Max Planck Institute for Polymer Research, Ackermannweg 10, 55128 Mainz, Germany.
Department of Chemistry and Chemical Biology, Cornell University, Ithaca, New York 14853, USA.
J Chem Phys. 2018 Jun 28;148(24):241706. doi: 10.1063/1.5009502.
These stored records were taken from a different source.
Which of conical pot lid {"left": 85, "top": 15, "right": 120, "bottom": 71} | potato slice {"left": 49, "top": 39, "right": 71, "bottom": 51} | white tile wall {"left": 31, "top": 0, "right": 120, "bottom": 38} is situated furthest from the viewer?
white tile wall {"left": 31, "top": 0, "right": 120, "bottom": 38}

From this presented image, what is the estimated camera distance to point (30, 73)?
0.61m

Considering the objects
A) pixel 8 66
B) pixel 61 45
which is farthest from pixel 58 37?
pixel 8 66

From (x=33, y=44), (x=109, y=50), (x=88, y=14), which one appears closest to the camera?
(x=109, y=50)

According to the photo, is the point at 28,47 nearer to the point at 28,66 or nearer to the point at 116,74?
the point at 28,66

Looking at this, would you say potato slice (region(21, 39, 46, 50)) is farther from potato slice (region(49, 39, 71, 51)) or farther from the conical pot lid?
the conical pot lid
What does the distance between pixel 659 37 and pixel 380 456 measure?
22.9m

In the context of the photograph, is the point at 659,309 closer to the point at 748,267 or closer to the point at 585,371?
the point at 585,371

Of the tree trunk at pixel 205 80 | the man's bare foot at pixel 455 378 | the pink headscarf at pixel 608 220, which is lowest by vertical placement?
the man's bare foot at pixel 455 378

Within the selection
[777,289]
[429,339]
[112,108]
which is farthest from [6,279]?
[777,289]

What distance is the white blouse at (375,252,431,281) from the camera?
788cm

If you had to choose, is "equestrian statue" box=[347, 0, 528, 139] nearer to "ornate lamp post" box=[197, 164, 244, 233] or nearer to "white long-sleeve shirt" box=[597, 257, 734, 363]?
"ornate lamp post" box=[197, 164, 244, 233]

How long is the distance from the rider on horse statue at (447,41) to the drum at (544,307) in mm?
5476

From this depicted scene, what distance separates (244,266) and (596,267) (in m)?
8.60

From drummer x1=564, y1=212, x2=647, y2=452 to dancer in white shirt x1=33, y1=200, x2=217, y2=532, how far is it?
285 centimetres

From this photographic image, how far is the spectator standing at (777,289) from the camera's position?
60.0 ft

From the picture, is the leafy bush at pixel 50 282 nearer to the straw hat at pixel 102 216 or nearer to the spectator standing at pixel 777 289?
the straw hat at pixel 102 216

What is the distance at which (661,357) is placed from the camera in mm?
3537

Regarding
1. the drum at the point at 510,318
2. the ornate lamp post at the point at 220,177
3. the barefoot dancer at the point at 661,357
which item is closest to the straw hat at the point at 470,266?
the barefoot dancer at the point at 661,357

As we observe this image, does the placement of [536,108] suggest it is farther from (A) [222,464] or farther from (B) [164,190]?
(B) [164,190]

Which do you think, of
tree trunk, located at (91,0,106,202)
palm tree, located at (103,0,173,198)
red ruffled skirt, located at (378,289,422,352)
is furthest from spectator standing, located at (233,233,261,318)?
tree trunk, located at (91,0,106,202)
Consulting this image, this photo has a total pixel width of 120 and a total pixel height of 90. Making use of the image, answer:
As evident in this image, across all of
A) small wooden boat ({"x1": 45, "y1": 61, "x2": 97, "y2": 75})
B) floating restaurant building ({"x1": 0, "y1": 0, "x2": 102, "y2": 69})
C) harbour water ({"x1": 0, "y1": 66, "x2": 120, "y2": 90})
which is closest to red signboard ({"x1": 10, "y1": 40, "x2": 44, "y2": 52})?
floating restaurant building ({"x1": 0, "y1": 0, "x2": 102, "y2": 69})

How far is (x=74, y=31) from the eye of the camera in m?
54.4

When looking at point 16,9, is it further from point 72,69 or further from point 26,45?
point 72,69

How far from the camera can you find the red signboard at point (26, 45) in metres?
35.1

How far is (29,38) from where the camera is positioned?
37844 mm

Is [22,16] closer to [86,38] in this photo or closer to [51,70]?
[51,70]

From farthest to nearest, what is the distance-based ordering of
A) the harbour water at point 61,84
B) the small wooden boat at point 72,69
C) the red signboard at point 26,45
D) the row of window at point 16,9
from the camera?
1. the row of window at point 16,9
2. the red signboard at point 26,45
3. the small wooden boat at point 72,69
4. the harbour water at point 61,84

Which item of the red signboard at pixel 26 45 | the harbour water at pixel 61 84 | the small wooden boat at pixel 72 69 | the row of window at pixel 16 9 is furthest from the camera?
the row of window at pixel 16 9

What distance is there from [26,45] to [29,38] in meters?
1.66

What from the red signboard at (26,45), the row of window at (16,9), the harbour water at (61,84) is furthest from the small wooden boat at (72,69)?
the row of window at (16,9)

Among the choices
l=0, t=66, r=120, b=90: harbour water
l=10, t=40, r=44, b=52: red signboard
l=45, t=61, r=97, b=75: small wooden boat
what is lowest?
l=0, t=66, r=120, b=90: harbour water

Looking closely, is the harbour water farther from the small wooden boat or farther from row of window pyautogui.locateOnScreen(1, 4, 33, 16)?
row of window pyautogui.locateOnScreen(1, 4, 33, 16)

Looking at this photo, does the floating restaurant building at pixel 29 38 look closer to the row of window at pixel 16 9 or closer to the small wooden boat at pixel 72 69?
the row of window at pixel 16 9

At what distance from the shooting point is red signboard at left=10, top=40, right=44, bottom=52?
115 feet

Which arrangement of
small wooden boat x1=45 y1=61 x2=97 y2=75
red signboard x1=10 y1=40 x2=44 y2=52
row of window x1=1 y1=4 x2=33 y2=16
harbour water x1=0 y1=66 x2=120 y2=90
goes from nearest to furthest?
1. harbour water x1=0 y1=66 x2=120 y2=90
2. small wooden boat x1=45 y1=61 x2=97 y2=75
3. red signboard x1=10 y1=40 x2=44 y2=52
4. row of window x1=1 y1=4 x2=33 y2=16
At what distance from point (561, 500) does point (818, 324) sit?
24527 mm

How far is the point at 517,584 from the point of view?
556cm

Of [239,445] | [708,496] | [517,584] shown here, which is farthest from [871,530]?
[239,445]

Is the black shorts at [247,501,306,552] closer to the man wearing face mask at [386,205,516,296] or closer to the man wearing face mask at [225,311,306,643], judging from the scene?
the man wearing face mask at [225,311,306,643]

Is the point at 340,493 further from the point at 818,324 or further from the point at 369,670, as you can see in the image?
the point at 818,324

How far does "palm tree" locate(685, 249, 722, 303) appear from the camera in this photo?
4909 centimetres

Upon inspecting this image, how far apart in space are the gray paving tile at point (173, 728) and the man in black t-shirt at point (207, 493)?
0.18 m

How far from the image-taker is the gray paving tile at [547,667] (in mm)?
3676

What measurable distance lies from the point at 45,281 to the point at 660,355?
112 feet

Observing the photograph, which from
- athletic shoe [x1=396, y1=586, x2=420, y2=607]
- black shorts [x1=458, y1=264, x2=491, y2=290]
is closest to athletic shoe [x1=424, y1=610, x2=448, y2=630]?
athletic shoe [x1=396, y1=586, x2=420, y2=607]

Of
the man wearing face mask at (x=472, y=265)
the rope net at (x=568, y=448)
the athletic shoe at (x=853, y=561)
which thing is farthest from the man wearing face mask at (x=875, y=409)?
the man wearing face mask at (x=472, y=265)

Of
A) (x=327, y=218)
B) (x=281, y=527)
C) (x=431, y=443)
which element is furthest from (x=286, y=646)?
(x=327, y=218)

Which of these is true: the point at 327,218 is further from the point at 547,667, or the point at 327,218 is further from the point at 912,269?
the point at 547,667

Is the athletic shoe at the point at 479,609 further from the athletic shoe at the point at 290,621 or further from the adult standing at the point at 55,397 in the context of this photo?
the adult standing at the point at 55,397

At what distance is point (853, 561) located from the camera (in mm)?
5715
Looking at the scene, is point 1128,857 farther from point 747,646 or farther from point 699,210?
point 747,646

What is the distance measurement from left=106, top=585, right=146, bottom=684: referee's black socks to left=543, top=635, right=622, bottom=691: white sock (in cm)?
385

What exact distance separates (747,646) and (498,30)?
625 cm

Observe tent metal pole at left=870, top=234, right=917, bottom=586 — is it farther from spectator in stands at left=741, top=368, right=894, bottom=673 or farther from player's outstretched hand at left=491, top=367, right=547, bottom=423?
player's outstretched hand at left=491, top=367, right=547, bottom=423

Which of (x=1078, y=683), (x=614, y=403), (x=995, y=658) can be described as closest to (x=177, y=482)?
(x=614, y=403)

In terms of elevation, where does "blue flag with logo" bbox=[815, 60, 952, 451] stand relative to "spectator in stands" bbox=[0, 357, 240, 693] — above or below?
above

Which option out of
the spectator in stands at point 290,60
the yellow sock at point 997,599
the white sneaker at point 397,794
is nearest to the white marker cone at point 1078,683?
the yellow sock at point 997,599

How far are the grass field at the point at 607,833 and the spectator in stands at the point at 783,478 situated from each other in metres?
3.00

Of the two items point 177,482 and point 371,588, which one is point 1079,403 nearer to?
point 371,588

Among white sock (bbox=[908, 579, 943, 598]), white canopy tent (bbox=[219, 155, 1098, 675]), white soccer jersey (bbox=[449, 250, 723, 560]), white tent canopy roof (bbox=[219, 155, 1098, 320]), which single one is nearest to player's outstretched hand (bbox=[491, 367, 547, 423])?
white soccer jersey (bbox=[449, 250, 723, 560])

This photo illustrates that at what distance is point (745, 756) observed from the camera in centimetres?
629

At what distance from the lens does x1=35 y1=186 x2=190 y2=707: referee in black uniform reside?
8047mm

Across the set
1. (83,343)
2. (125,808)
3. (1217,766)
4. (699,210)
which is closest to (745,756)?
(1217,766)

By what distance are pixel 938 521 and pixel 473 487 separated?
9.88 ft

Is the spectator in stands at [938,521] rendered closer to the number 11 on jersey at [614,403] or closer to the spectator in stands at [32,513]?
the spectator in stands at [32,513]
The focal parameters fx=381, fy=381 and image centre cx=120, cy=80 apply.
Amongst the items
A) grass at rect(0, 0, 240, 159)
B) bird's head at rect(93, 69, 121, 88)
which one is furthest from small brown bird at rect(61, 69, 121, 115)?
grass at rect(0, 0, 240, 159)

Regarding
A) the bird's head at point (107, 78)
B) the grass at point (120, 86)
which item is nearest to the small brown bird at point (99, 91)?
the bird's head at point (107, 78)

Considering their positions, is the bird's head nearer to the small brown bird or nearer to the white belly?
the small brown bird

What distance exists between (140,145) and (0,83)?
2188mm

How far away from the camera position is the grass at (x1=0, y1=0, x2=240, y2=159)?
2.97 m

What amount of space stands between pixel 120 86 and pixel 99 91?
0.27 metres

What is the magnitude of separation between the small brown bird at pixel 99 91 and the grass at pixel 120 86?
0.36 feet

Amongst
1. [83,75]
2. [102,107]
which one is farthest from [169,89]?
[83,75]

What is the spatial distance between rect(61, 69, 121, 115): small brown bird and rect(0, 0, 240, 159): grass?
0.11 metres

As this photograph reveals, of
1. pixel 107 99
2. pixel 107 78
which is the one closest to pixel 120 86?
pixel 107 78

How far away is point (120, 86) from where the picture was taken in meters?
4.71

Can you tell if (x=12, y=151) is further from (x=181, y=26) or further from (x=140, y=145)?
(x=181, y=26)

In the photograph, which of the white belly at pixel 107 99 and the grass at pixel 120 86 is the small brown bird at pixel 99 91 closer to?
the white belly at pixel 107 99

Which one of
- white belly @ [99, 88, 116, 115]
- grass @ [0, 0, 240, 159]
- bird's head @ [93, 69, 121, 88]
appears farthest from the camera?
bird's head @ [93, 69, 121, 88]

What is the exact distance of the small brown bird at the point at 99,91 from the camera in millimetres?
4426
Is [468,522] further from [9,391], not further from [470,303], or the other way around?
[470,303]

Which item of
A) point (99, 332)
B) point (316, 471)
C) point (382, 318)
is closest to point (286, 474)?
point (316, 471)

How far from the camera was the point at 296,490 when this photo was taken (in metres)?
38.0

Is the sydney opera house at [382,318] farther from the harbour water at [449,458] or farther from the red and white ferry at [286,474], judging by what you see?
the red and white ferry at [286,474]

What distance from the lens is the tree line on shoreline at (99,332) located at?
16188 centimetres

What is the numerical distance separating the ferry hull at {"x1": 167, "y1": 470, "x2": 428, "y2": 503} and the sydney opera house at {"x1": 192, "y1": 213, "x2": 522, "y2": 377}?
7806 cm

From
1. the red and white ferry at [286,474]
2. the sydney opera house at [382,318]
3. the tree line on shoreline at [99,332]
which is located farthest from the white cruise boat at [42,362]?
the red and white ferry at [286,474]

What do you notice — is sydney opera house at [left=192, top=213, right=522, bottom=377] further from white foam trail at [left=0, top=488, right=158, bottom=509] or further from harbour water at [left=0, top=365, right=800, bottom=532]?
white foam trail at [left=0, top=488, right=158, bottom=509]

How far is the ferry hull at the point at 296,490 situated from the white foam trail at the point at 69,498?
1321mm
Classical intermolecular potentials typically require an extensive parametrization procedure for any new compound considered. To do away with prior parametrization, we propose a combination of physics-based potentials with machine learning (ML), coined IPML, which is transferable across small neutral organic and biologically relevant molecules. ML models provide on-the-fly predictions for environment-dependent local atomic properties: electrostatic multipole coefficients (significant error reduction compared to previously reported), the population and decay rate of valence atomic densities, and polarizabilities across conformations and chemical compositions of H, C, N, and O atoms. These parameters enable accurate calculations of intermolecular contributions-electrostatics, charge penetration, repulsion, induction/polarization, and many-body dispersion. Unlike other potentials, this model is transferable in its ability to handle new molecules and conformations without explicit prior parametrization: All local atomic properties are predicted from ML, leaving only eight global parameters-optimized once and for all across compounds. We validate IPML on various gas-phase dimers at and away from equilibrium separation, where we obtain mean absolute errors between 0.4 and 0.7 kcal/mol for several chemically and conformationally diverse datasets representative of non-covalent interactions in biologically relevant molecules. We further focus on hydrogen-bonded complexes-essential but challenging due to their directional nature-where datasets of DNA base pairs and amino acids yield an extremely encouraging 1.4 kcal/mol error. Finally, and as a first look, we consider IPML for denser systems: water clusters, supramolecular host-guest complexes, and the benzene crystal.
经典的分子间势通常需要对任何新考虑的化合物进行广泛的参数化程序。为了避免先前的参数化,我们提出了基于物理的势与机器学习(ML)的结合,称为 IPML,它可以在小的中性有机和生物相关分子之间转移。ML 模型提供了对环境相关局部原子性质的即时预测:静电多极系数(与之前报道的相比显著减少错误)、价原子密度的分布和衰减率,以及 H、C、N 和 O 原子的构象和化学成分的极化率。这些参数能够准确计算分子间贡献-静电、电荷穿透、排斥、诱导/极化和多体色散。与其他势不同,该模型具有可转移性,能够处理新分子和构象,而无需显式的先前参数化:所有局部原子性质都由 ML 预测,只留下八个全局参数-在化合物之间一次性优化。我们在各种气相二聚体上验证了 IPML,包括平衡分离和远离平衡分离的情况,在这些情况下,我们获得了几个化学和构象多样的数据集的平均绝对误差在 0.4 到 0.7 kcal/mol 之间,这些数据集代表了生物相关分子中非共价相互作用。我们进一步关注氢键复合物-由于其方向性,这是必不可少的,但具有挑战性-其中 DNA 碱基对和氨基酸的数据集产生了非常令人鼓舞的 1.4 kcal/mol 的误差。最后,作为初步尝试,我们考虑了 IPML 在更密集系统中的应用:水团簇、超分子主客体配合物和苯晶体。